Like Supreme Court Justice Potter Stewart, who knew obscenity when he saw it, Mayor Terry L. Dipple says he recognizes the danger of sexually explicit movies and does not want to see them on local cable television.
Arguing that “adult” programming would offend the community, Dipple and other San Dimas residents came out last week in opposition to plans by Foothills Cablevision to begin offering adult fare.
The company, which also provides service to Arcadia, Bradbury, Glendora, Monrovia, Sierra Madre and Rialto, plans to offer the sexually explicit Tuxedo Channel to all its subscribers on a pay-per-view basis starting May 1.
Unlike basic cable service, subscribers would phone in their request for a one-time showing of a Tuxedo feature on a special channel. Company representatives say San Dimas is the only city whose officials have raised objections to the service.
The City Council has set an April 25 hearing to discuss its strategy in opposing the change and to hear from Cablevision officials, who did not address a council hearing on the issue last week. They asked for more time to prepare their presentation.
“The shows, in my opinion, are not keeping with the community standards,” Dipple said. “I personally don’t think it’s acceptable to be on the television for anyone who wants to watch.
“X-rated movies are allowed in theaters, but having them piped into your home is something else.”
Tom Schaeffer, the company’s vice president, said Tuxedo is similar to Playboy magazine’s cable program and shows sexually explicit movies that are rated as “a hard R, not an X” during the evening.
Cablevision wants to expand its service to meet a market demand, but “if an individual subscriber doesn’t want it in the house, we have the capability of scrambling that channel,” Schaeffer said.
“Our goal is to provide a wide variety of programming to our subscribers and let them make the choice,” he said. “It’s not something we are forcing on anyone.”
San Dimas is investigating whether its cable franchise ordinance allows it to regulate the programming shown by the company. Officials acknowledge that their efforts may conflict with federal law deregulating the cable industry and First Amendment guarantees of free speech.

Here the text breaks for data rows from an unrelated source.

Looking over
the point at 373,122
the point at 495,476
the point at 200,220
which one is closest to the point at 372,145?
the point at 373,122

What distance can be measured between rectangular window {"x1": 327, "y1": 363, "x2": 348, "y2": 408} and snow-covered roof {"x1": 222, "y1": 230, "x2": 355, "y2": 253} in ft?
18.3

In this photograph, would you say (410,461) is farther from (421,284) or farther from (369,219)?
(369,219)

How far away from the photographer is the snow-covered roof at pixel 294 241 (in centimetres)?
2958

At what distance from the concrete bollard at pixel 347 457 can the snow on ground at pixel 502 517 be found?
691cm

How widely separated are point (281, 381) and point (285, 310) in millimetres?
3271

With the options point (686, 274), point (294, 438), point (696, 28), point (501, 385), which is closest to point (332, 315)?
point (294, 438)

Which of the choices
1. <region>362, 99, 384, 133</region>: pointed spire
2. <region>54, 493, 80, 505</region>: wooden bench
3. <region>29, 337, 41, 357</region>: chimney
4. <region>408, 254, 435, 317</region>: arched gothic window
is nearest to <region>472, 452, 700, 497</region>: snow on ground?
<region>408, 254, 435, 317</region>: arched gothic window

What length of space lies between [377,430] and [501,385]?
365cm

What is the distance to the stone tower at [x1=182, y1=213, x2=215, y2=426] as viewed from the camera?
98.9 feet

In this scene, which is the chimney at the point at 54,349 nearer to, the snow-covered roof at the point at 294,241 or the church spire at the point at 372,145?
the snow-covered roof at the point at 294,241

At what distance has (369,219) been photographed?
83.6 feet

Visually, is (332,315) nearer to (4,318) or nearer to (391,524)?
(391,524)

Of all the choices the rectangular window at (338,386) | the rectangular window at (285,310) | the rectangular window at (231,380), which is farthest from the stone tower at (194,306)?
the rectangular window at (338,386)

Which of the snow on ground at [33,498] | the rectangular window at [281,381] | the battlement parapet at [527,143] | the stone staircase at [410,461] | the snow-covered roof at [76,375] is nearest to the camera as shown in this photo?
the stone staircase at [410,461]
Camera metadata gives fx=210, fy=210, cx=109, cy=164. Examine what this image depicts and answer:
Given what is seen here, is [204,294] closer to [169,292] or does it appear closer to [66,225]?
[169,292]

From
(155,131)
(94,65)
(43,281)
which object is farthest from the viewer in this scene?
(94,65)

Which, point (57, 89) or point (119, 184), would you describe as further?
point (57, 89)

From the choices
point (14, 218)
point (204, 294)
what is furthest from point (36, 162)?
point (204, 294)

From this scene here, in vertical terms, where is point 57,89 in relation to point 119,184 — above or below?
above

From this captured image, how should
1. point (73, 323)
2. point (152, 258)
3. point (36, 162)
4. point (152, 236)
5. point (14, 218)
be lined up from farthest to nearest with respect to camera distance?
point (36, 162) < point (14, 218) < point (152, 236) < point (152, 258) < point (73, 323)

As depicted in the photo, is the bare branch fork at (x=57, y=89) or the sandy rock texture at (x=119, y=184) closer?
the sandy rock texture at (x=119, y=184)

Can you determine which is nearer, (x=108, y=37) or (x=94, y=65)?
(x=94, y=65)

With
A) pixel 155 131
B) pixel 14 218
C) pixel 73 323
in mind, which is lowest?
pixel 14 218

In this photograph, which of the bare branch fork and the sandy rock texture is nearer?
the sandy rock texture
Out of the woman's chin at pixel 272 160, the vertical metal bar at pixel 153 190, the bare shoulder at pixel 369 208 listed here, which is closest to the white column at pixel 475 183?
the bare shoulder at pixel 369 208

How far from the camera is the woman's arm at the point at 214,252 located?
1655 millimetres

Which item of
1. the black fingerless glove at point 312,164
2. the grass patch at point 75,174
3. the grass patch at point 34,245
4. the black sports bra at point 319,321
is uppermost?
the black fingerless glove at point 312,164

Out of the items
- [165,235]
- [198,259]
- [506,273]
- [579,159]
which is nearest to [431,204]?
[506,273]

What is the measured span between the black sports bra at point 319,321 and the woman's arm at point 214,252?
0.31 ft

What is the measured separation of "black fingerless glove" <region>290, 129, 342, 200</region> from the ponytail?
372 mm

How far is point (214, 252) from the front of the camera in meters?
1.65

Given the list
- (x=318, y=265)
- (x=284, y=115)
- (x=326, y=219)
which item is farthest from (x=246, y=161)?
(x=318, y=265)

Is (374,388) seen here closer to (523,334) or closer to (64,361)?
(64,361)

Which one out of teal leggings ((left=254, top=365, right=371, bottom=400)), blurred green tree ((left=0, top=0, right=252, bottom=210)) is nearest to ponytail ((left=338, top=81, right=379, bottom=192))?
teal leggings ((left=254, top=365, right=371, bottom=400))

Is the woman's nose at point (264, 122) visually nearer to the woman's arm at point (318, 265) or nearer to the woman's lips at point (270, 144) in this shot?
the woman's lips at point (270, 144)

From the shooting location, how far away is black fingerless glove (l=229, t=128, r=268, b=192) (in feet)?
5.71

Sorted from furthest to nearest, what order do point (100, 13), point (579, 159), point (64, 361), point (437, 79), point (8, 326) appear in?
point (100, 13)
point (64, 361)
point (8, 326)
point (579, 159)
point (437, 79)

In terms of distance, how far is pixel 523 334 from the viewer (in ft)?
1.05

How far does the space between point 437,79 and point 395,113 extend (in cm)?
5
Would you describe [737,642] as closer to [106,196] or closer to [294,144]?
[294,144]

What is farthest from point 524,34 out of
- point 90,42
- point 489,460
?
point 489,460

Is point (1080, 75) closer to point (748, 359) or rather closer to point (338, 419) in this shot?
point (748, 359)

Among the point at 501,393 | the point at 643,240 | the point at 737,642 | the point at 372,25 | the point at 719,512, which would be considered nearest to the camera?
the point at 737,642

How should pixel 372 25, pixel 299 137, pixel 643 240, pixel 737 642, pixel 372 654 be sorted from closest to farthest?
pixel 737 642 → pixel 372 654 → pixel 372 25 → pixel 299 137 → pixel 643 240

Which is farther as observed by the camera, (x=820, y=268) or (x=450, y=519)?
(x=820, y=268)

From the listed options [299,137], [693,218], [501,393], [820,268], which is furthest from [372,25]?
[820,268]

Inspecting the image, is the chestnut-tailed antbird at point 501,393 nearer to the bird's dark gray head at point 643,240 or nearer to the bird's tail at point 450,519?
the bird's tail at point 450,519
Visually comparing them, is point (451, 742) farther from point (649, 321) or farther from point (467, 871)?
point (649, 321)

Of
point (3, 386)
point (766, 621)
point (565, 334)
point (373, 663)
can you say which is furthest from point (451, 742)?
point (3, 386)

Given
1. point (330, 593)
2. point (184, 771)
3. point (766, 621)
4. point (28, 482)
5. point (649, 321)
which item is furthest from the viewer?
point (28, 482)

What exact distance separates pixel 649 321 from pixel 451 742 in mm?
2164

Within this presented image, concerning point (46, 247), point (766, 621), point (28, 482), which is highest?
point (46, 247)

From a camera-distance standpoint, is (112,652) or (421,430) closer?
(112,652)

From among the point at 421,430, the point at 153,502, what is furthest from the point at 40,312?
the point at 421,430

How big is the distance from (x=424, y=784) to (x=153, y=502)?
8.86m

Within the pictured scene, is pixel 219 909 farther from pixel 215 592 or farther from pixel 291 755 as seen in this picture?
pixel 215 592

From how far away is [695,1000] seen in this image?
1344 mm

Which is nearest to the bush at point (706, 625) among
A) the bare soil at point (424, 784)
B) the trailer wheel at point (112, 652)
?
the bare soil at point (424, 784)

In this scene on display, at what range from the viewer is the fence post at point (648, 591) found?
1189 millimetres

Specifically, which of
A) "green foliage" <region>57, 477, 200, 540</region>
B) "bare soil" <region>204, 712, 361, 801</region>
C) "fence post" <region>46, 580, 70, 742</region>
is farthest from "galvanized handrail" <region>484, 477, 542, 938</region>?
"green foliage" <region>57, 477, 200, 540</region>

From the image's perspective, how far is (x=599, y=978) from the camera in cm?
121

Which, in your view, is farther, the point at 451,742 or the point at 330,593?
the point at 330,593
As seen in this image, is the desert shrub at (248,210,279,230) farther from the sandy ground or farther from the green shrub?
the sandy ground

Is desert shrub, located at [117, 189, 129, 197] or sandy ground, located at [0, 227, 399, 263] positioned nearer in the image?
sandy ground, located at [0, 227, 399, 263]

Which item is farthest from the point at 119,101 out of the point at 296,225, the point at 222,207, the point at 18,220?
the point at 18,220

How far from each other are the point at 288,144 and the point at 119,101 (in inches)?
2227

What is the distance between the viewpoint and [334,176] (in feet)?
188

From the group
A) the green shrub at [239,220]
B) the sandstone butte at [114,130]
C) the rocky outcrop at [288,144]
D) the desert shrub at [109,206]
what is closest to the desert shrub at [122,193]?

Under the ordinance, the city has the right to review new or substitute programming to ensure that the changes do not detract from the overall quality of service. The city may ask for alternative programming if it is dissatisfied with the changes, according to Gaby Pryor, assistant city manager.
“The question is whether Cablevision has to abide by that,” she added.
The city is expecting a ruling on the law from City Atty. J. Kenneth Brown, who was unavailable for comment.
Dipple said deregulation of the cable industry under the Reagan Administration might have weakened some local government authority over operators, but he added: “It’s my opinion that we still have control over the quality of Cablevision.”
The National Cable Television Assn., an industry lobby group, said the Constitution bars local government from prohibiting sexually explicit programming that is not defined as obscene and, as such, illegal.
“This programming is not obscene or it would not be allowed in the first place,” said Lynn C. McReynolds, association spokeswoman. “Anytime someone has set up a statute, it has been struck down as a violation of the First Amendment.”
In past rulings, Supreme Court justices have held that material is obscene when it appeals primarily to prurient interest, is patently offensive and is entirely lacking in artistic, literary or social value.
Utah Law Overturned
In March, 1987, the court ruled that states may not regulate sexually explicit cable programs that are not considered legally obscene. The ruling overturned a Utah law that banned the broadcast of “indecent” material depicting nudity or sexual activity.
Besides Dipple, other council members opposed to the Tuxedo Channel have said they will try to persuade Cablevision not to provide the programming. Councilman Sandy McHenry said that if Cablevision does not cancel its plans for Tuxedo, residents should begin a boycott.
“I think there’s foment in the community against the cable company bringing this thing in,” he said. “But there’s also a strong feeling against the city taking the role of censor.”
In hopes of heading off a confrontation, Schaeffer said the company wants to meet with city officials and residents to present its reasons for adding Tuxedo.
‘Talking Is Done’
But Dipple said: “If the talking is that they want to put the adult channel on Cablevision, then the talking is done.”
He said he is not satisfied with the company’s offer to permanently block access to the channel for households that request it, because cable customers must contact the company for the special arrangement.
Dipple, who has four children, said he is concerned about the availability of the programming to youngsters, who might order the service while adults are away.
“I’m no prude, but I’m very concerned about what they’re exposed to,” he said.